**YOUR OBJECTIVE**. Copy out the items exactly, starting at the line containing "Is point 254,247" and ending with the last line of the items.

* Begin DATA EXTRACT *

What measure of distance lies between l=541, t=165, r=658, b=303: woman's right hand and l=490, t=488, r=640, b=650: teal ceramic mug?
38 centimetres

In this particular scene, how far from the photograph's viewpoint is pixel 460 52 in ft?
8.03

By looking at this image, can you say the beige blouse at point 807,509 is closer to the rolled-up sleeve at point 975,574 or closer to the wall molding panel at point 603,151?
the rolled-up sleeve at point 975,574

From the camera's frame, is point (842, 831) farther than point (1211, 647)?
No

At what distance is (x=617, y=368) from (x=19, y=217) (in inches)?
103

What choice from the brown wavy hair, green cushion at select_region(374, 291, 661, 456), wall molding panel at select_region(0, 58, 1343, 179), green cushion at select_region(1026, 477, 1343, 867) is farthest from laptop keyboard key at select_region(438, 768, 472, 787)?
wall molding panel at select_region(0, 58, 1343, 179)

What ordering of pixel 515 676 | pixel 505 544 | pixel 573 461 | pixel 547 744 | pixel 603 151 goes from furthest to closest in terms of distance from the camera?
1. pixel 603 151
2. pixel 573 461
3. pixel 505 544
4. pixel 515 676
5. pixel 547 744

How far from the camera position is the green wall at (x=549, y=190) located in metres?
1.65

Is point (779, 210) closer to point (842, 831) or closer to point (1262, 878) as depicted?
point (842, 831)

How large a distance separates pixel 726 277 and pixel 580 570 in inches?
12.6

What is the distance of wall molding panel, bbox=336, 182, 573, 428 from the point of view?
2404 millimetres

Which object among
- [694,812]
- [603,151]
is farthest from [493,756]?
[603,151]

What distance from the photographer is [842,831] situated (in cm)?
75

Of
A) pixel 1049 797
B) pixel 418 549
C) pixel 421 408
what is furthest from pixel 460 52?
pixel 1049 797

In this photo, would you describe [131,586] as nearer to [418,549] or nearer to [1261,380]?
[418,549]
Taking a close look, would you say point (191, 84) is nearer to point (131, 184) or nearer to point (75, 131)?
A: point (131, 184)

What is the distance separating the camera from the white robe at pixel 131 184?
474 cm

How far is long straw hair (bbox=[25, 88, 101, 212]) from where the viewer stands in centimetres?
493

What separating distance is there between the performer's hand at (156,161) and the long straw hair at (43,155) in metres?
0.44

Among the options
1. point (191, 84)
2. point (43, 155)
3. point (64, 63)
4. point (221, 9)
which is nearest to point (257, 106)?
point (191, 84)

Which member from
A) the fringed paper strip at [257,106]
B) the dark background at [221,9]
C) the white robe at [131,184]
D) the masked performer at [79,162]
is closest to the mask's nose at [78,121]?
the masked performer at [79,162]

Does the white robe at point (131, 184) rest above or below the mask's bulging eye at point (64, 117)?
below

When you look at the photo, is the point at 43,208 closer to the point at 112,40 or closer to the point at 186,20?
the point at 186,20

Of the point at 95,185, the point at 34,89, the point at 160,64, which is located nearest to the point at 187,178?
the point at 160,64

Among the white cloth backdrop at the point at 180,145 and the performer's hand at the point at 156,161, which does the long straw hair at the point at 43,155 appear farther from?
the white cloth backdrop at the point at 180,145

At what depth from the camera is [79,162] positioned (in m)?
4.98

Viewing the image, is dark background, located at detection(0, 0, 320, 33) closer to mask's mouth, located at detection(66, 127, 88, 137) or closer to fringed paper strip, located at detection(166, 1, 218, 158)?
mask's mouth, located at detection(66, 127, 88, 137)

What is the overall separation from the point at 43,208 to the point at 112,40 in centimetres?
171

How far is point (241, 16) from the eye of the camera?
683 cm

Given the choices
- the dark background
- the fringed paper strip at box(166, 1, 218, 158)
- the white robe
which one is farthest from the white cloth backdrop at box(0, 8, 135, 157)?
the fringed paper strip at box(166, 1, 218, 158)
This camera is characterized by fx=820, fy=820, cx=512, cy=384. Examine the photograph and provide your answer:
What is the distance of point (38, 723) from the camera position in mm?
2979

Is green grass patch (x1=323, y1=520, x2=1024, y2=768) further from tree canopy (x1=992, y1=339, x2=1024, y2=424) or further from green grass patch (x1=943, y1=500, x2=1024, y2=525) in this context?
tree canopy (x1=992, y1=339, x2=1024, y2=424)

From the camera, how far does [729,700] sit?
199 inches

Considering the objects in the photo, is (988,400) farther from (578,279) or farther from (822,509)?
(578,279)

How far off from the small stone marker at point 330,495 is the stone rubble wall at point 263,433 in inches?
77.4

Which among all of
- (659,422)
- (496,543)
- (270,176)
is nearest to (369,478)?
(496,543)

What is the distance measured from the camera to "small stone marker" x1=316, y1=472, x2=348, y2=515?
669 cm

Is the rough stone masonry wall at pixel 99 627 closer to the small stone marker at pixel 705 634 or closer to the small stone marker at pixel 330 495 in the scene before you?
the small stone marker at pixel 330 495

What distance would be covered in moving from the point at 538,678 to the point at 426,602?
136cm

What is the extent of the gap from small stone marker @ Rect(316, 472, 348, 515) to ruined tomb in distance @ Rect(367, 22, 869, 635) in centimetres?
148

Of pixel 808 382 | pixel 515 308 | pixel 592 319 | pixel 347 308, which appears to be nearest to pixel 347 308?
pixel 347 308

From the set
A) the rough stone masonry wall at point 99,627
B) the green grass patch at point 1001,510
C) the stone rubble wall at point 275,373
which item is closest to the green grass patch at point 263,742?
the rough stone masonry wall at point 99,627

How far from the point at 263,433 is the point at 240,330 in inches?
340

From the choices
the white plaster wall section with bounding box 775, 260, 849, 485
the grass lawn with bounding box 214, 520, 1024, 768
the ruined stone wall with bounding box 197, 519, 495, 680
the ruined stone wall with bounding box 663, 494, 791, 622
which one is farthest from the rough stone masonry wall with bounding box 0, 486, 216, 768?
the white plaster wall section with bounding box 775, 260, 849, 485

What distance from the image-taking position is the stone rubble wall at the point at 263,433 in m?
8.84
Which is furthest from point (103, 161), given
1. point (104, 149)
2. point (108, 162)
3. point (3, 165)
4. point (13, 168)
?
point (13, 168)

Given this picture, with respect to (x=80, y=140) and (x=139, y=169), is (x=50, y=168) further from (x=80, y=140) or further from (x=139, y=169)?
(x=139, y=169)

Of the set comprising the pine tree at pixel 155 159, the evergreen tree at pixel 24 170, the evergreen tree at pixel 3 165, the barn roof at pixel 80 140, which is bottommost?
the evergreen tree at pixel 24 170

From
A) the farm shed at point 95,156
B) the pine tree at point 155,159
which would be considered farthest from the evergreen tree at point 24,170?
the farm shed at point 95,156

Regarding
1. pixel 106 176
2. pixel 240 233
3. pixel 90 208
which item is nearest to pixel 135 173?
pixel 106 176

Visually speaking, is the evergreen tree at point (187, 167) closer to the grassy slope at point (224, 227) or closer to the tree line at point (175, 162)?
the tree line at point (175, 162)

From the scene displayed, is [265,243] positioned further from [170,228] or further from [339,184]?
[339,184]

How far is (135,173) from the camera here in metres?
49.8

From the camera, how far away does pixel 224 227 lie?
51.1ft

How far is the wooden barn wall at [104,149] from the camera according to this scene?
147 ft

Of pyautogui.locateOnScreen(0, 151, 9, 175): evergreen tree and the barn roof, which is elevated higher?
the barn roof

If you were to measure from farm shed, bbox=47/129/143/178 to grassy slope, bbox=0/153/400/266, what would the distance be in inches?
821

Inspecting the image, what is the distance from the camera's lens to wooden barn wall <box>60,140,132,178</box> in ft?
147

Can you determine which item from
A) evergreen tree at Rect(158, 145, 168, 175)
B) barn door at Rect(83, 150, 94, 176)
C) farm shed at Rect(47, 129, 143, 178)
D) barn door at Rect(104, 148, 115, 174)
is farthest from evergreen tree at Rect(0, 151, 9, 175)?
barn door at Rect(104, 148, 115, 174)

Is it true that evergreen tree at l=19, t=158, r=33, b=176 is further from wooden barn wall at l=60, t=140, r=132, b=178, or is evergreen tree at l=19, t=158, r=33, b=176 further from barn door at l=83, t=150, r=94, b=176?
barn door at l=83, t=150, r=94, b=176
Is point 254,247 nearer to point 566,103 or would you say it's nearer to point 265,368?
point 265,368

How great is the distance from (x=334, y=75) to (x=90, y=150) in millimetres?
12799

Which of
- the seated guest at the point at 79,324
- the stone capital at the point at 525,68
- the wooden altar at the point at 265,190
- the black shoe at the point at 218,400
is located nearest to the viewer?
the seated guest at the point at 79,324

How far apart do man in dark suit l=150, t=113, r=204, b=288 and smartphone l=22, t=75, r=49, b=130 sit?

* End DATA EXTRACT *

**IN RESPONSE**.
Is point 254,247 nearer to point 566,103 or would you say it's nearer to point 265,368?
point 265,368

How great is the distance from (x=334, y=75) to (x=90, y=150) in millimetres?
12799

Which of
- the seated guest at the point at 79,324
- the stone capital at the point at 525,68
- the wooden altar at the point at 265,190
- the black shoe at the point at 218,400
is located nearest to the viewer?
the seated guest at the point at 79,324

How far apart do man in dark suit l=150, t=113, r=204, b=288 and smartphone l=22, t=75, r=49, b=130 sit?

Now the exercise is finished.